_RECORDS TO PROCESS_

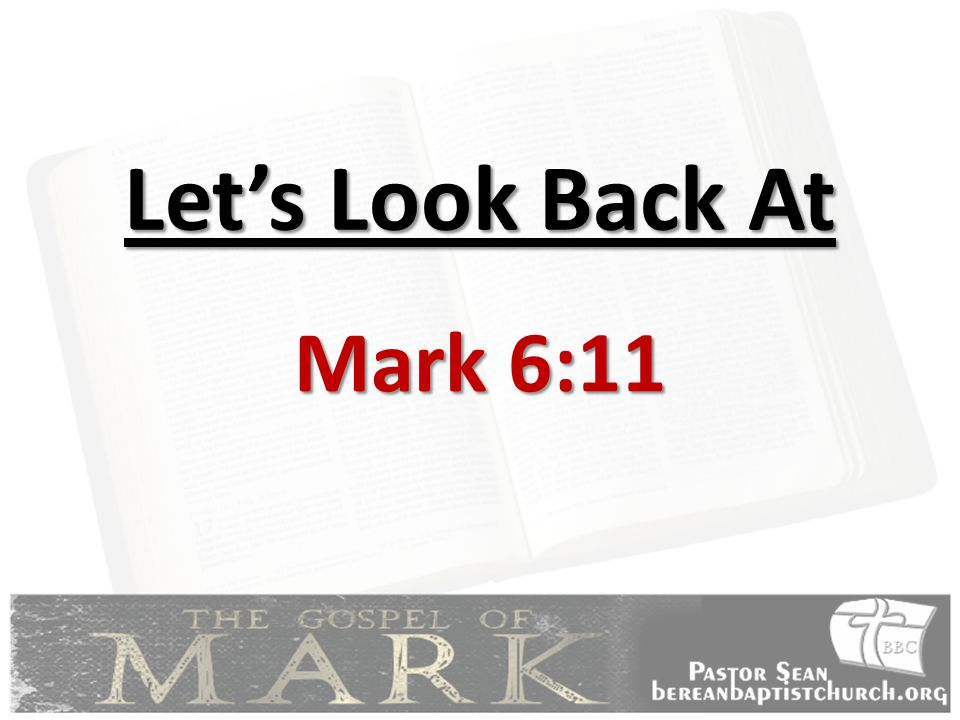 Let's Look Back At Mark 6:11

---

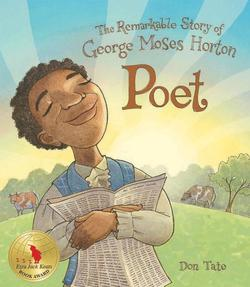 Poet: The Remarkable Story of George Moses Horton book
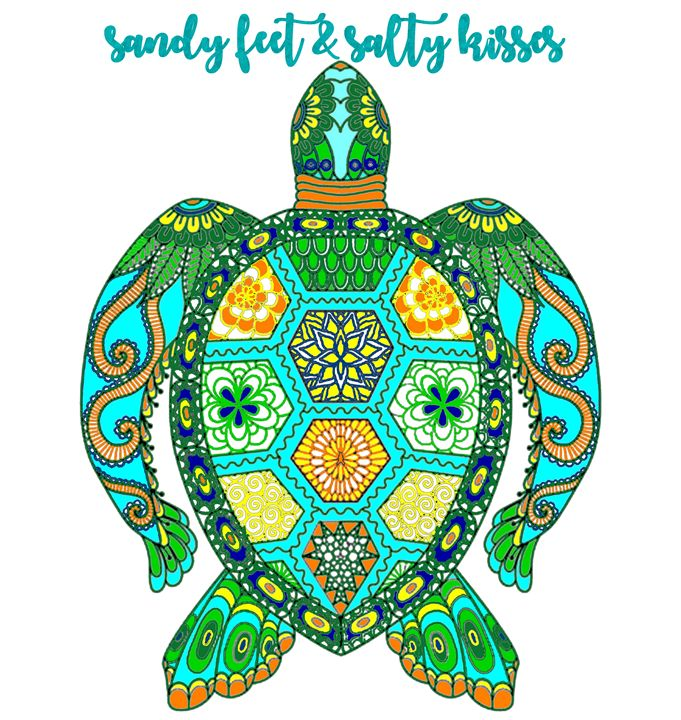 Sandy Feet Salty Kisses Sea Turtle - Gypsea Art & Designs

_PROBLEM DESCRIPTION_
Would you write out exactly the lines above, starting at the line containing "Poet: The Remarkable" and stopping after the line containing "Sandy Feet Salty"? Omit the pictures.

_EXERCISE RESULT_
 Poet: The Remarkable Story of George Moses Horton book
 Sandy Feet Salty Kisses Sea Turtle - Gypsea Art & Designs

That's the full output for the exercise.